Source data:
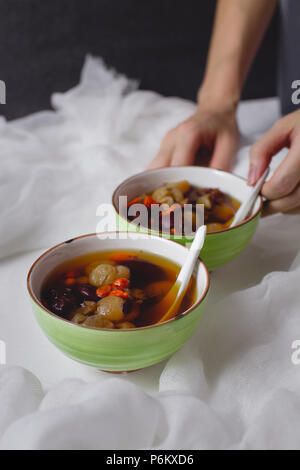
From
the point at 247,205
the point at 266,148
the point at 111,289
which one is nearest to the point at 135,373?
the point at 111,289

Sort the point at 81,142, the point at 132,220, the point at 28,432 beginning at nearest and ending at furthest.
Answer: the point at 28,432 → the point at 132,220 → the point at 81,142

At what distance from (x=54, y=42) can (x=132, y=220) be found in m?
1.35

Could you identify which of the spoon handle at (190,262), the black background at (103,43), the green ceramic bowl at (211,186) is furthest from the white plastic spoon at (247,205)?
the black background at (103,43)

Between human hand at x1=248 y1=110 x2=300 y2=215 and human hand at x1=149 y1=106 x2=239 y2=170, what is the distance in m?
0.18

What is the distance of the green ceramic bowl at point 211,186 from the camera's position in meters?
0.95

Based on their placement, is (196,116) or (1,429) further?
(196,116)

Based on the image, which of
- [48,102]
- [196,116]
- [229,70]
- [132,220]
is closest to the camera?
[132,220]

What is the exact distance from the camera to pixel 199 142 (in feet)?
4.42

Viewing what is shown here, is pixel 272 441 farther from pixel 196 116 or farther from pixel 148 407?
pixel 196 116

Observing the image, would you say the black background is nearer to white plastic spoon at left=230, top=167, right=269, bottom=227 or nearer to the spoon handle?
→ white plastic spoon at left=230, top=167, right=269, bottom=227

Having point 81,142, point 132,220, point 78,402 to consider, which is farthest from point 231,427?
point 81,142

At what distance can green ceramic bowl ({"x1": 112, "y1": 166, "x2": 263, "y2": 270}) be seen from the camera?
3.10ft

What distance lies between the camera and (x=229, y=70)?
5.39 ft

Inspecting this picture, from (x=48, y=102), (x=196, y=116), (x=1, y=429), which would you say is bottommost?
(x=48, y=102)
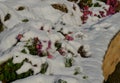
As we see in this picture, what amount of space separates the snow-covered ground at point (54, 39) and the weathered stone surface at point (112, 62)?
0.68 ft

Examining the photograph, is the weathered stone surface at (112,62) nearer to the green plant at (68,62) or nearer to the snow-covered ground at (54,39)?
the snow-covered ground at (54,39)

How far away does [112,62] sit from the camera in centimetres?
951

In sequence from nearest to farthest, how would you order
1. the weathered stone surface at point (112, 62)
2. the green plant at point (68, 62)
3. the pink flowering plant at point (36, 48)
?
1. the green plant at point (68, 62)
2. the pink flowering plant at point (36, 48)
3. the weathered stone surface at point (112, 62)

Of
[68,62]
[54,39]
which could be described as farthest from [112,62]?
[54,39]

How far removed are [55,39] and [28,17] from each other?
2.42 m

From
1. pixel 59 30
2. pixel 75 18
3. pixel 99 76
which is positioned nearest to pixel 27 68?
pixel 99 76

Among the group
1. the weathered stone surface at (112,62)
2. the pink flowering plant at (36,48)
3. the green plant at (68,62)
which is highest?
the pink flowering plant at (36,48)

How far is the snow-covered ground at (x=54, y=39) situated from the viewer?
823cm

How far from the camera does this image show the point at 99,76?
8297mm

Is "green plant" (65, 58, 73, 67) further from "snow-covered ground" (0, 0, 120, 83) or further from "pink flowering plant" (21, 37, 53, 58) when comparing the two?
"pink flowering plant" (21, 37, 53, 58)

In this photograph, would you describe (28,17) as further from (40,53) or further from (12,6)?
(40,53)

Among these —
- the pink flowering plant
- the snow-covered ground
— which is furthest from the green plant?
the pink flowering plant

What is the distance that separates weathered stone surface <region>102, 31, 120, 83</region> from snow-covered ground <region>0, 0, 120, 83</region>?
206mm

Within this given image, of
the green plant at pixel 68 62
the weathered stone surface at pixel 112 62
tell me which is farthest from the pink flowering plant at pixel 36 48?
the weathered stone surface at pixel 112 62
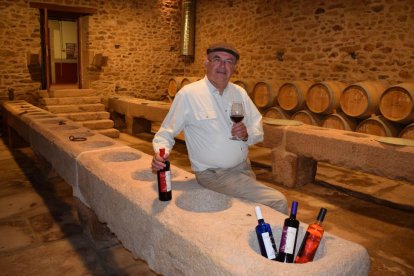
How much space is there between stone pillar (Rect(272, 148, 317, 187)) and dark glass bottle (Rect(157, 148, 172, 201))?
3.02 m

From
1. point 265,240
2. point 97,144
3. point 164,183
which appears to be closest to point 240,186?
point 164,183

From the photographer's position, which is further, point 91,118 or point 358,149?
point 91,118

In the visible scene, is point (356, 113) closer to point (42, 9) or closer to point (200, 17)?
point (200, 17)

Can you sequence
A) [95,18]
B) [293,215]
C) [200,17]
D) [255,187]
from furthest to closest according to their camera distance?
[200,17] → [95,18] → [255,187] → [293,215]

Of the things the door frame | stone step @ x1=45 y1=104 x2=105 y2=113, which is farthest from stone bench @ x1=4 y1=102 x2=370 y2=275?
the door frame

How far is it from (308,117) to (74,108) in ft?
17.8

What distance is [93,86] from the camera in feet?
31.3

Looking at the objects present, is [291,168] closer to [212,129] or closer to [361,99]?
[361,99]

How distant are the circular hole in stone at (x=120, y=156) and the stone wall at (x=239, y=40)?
522cm

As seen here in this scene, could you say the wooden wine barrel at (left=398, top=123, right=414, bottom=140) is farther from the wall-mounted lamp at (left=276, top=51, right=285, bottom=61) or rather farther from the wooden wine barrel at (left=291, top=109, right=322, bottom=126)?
the wall-mounted lamp at (left=276, top=51, right=285, bottom=61)

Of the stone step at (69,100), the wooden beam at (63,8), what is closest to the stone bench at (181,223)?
the stone step at (69,100)

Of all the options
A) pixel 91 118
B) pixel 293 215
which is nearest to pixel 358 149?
pixel 293 215

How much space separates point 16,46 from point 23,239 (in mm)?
6647

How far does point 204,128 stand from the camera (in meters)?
2.45
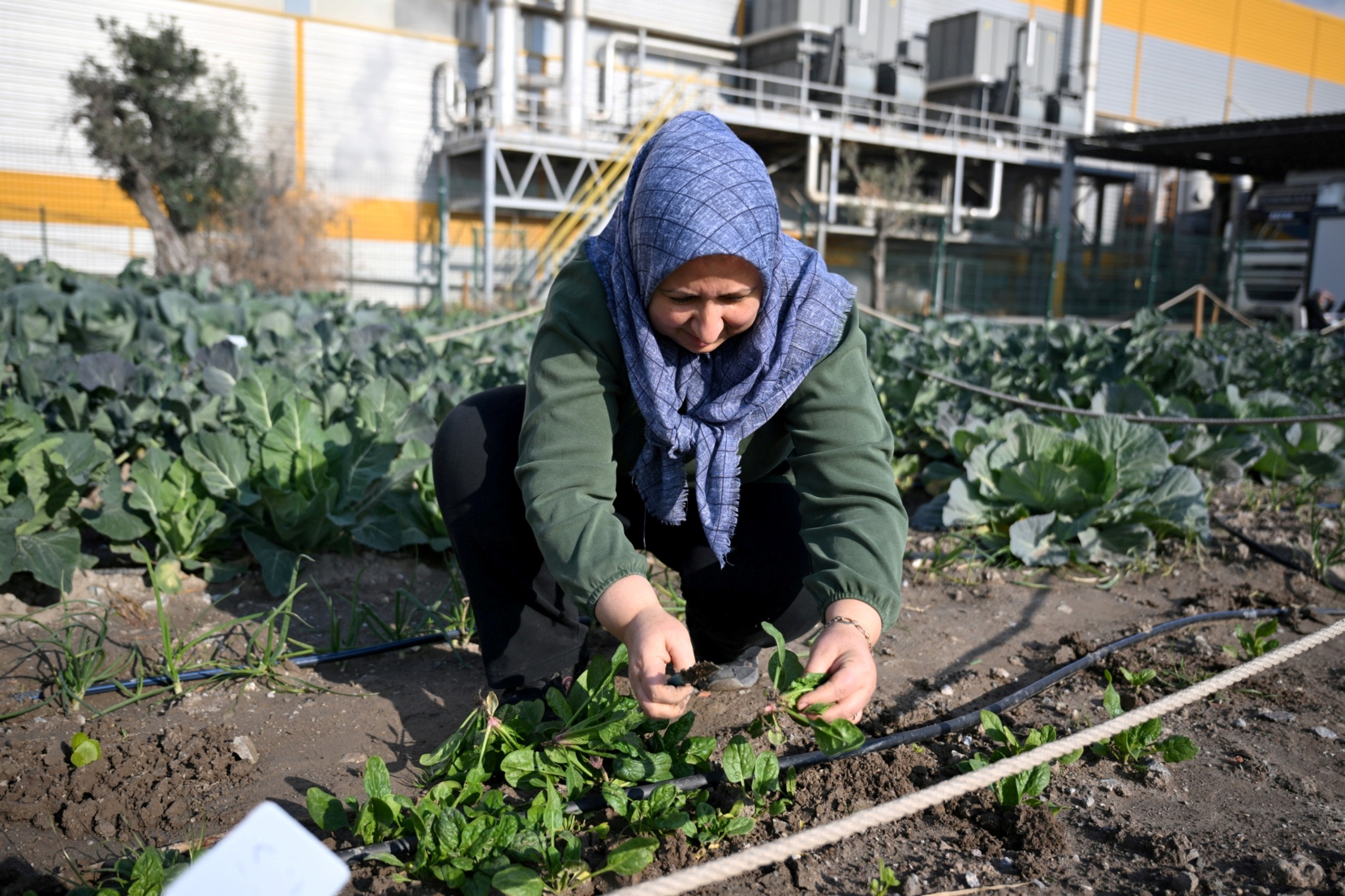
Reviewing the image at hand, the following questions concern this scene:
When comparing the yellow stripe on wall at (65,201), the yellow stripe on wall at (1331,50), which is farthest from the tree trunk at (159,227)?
the yellow stripe on wall at (1331,50)

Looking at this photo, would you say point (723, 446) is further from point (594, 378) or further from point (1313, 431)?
point (1313, 431)

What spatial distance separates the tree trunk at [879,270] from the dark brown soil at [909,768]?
19779mm

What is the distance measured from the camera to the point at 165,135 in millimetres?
14141

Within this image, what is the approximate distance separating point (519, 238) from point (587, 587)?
19.1m

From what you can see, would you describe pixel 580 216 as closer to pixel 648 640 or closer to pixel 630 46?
pixel 630 46

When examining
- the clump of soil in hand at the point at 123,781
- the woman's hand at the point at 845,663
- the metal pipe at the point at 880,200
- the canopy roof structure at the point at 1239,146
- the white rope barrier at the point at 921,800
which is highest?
the canopy roof structure at the point at 1239,146

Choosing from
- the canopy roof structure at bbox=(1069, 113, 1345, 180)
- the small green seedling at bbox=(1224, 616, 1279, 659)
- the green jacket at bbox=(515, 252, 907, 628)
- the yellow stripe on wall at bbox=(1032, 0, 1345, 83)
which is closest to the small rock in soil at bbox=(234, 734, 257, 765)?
the green jacket at bbox=(515, 252, 907, 628)

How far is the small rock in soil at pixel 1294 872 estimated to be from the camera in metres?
1.35

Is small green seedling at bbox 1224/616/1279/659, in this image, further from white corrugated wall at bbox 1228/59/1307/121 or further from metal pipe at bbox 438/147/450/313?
white corrugated wall at bbox 1228/59/1307/121

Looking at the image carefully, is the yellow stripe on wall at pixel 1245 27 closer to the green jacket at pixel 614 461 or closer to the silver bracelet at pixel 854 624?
the green jacket at pixel 614 461

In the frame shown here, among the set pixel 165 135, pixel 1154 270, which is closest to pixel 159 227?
pixel 165 135

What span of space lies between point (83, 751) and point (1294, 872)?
6.30 ft

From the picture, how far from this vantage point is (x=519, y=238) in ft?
64.4

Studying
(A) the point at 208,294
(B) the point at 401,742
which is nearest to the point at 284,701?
(B) the point at 401,742
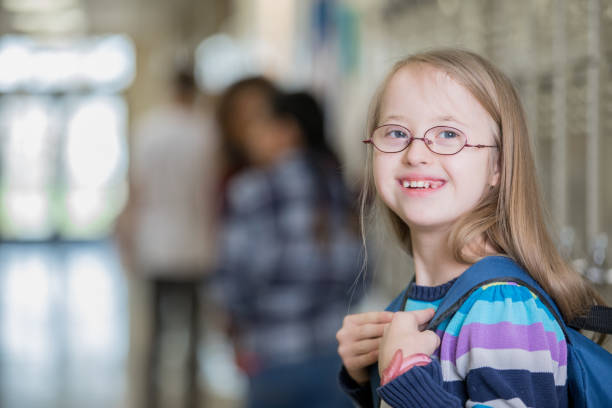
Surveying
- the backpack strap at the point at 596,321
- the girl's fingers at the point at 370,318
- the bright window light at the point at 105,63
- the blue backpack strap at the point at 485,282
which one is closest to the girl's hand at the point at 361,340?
the girl's fingers at the point at 370,318

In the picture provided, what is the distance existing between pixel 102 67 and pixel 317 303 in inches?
560

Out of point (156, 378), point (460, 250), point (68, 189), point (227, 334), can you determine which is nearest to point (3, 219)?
point (68, 189)

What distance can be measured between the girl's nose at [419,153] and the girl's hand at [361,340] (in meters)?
0.19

Aim: Output only these lines, word for word: the line containing "Choosing from" and every line after it through the last line of the data. Omit the pictures.

Written reply:
Choosing from
- the canopy roof structure at bbox=(1069, 113, 1345, 180)
- the small green seedling at bbox=(1224, 616, 1279, 659)
- the green jacket at bbox=(515, 252, 907, 628)
- the yellow stripe on wall at bbox=(1032, 0, 1345, 83)
which is closest to the small rock in soil at bbox=(234, 734, 257, 765)?
the green jacket at bbox=(515, 252, 907, 628)

How far is the small rock in soil at pixel 1294 872 estimated to be from the camera in metres?
1.35

Is small green seedling at bbox 1224/616/1279/659, in this image, further from white corrugated wall at bbox 1228/59/1307/121 or further from metal pipe at bbox 438/147/450/313?
white corrugated wall at bbox 1228/59/1307/121

Looking at the image carefully, is the yellow stripe on wall at pixel 1245 27 closer to the green jacket at pixel 614 461 or closer to the silver bracelet at pixel 854 624?
the green jacket at pixel 614 461

In the frame shown here, among the set pixel 165 135, pixel 1154 270, which is closest to pixel 159 227?
pixel 165 135

What span of space lies between point (83, 751) and point (1294, 872)?
6.30 ft

From the picture, how far from this vantage point is (x=519, y=238) in ft?
64.4

Studying
(A) the point at 208,294
(B) the point at 401,742
which is nearest to the point at 284,701?
(B) the point at 401,742
Surveying
- the backpack strap at the point at 596,321
- the girl's fingers at the point at 370,318
- the bright window light at the point at 105,63
- the blue backpack strap at the point at 485,282
which one is closest to the girl's hand at the point at 361,340?
the girl's fingers at the point at 370,318

In the picture provided, what is the distance existing between pixel 102 67 and pixel 317 303 in inches?
560

Out of point (156, 378), point (460, 250), point (68, 189), point (227, 334), can you determine which is nearest to point (3, 219)?
point (68, 189)

What distance can be measured between the girl's nose at [419,153] and the girl's hand at [361,340] (in meters)?
0.19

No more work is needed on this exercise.